As the next 10 minutes stretched into the next 20, it dawned on us that we had reached a piece of highway where the exits were few and far between – there would not be another, we decided, till Marrana, at the very edge of Tucson itself. Gloom filled the car as we imagined checking into the resort at 5:00 PM, the best part of the day far behind us.

Then Rick said: “I’m making a U-turn.”

He elaborated: “I’m going over that median. Fuck it. I can make it, right?”

The median consisted of a ditch partly filled with boulders. Driving Yuna’s Jetta, Rick would almost certainly not make it. More likely, he would tear the bottom out of the car and possibly break an axle to boot.

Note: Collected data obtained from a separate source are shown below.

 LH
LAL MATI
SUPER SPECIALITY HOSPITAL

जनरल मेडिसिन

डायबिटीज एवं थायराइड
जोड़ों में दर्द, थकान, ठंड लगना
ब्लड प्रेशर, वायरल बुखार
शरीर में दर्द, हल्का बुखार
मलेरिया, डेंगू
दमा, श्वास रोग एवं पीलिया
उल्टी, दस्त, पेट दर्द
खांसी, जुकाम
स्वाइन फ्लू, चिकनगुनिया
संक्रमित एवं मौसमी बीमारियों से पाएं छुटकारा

We would be stranded in the middle of the interstate under the July sun until Triple A came to our rescue.

Here, you might think, Yuna and I joined forces to stage a mutiny. In fact, we offered only token protest – “I don’t think that’s such a great idea,” “You’d better not, honey.” Earlier, we had submitted to the power of Rick’s personality and his office, and it is not so easy for thralls to recover their will on such short notice, even in an emergency. Instead, by being complacent, the two of us were hedging our bets. If Rick tried to jump the ditch and failed, the pigheaded bastard would learn his lesson. If he succeeded, he would justify the faith we’d placed in him as our mad, hermaphroditic deity. For me and Yuna, it was a win-win situation.

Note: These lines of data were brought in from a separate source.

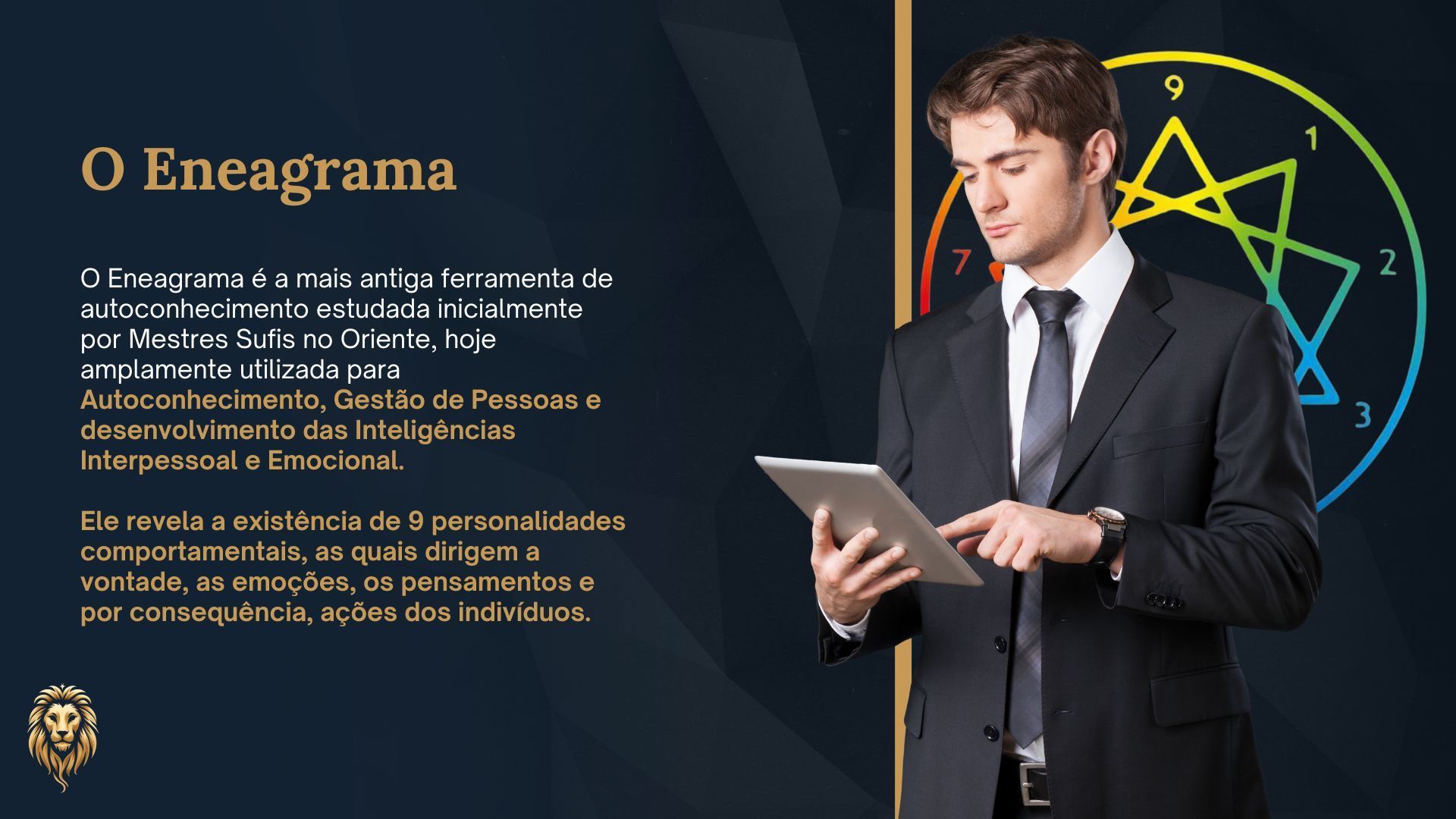 O Eneagrama

O Eneagrama é a mais antiga ferramenta de autoconhecimento estudada inicialmente por Mestres Sufis no Oriente, hoje amplamente utilizada para Autoconhecimento, Gestão de Pessoas e desenvolvimento das Inteligências Interpessoal e Emocional.

Ele revela a existência de 9 personalidades comportamentais, as quais dirigem a vontade, as emoções, os pensamentos e por consequência, ações dos indivíduos.

9
1
2
3
7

We were already in the car pool lane. Rick stepped on the gas and began drawing deep breaths. I could tell he was trying to work up the nerve. From the back seat, I could see Yuna’s hands clutching her seat. I clutched mine and brought my knees up to my chest. I can’t speak for Yuna, but I was serenely resigned to my fate.

At that moment, I heard Rick say, “Shit. Cop.”

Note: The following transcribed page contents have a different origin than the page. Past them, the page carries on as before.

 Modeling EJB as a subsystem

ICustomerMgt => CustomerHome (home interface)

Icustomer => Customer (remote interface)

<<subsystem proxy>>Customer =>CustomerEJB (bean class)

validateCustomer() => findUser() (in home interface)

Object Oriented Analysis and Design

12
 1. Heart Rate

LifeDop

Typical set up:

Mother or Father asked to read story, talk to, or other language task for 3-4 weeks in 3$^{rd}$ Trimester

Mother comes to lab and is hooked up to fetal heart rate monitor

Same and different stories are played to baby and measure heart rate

I looked in the rear-view mirror. Sure enough, there was a speck that I recognized as an Arizona DPS car – closer, no doubt, than it appeared.

We ended up having to drive all the way to Marrana before turning around. Rick’s wallet turned out to be on the kitchen counter, right where we thought it was. We arrived in Oro Valley at some point between five and six. Once the excitement of the ditch-jumping stunt had passed, Yuna and I remembered how much we resented Rick for putting us through the tedium of a return trip, and we punished him, as voiceless subjects will, with the silent treatment.

If I had Pope Francis’ ear, I would ask him: Is this how a properly bonded family operates? Can it fairly be separated into a vertical element involving subordination and a horizontal involving (sometimes silent) collusion? Is feedback sent upwards only indirectly? Does imminent disaster feel as right as fate when it’s been arrived at through the observance of protocol?

Because, if so, it’s not altogether awful. Rick must have read Yuna’s and my smoke signals clearly because on the second trip out of Phoenix he acted like a man chastened. He smiled and made jokes – some of them at his own expense. (“Boy, we were about to plough right into that ditch – pretty stupid, huh? Ha ha.”) Yuna and I weren’t biting, though. Our nerves were shot. Anyway, it’s not every day a mad, hermaphroditic deity admits a mistake, so when you catch him at it, you might as well enjoy yourselves.

When we finally checked in, Rick offered no protest when Yuna locked herself in the bedroom and rented an action movie. (She loves them – Rick and I joke that they actually form a single, endless epic titled Denzel Kicks Ass.) After insisting I join him on a trip to the nearest Trader Joe’s, Rick released me from duty, settling down, sorrowfully, to smoke hash from the hand-carved bowl he’d bought in Amsterdam. I rushed to the bar, where the kind barwoman comped me at least seven of 14 vodka-tonics, listened actively as I spoke of discerning a vocation to the priesthood, and refused in the gentlest terms when I asked for her number.

That spell of isolation must have salved the chafing from our chains, because when next morning came, the three of us were a unit again. We spent the three hours before checkout splashing in the pool. Heading northward again, we agreed that the resort was glorious and swore to come back as soon as possible.

We still haven’t, but when we made the pledge, I’m pretty sure we meant it.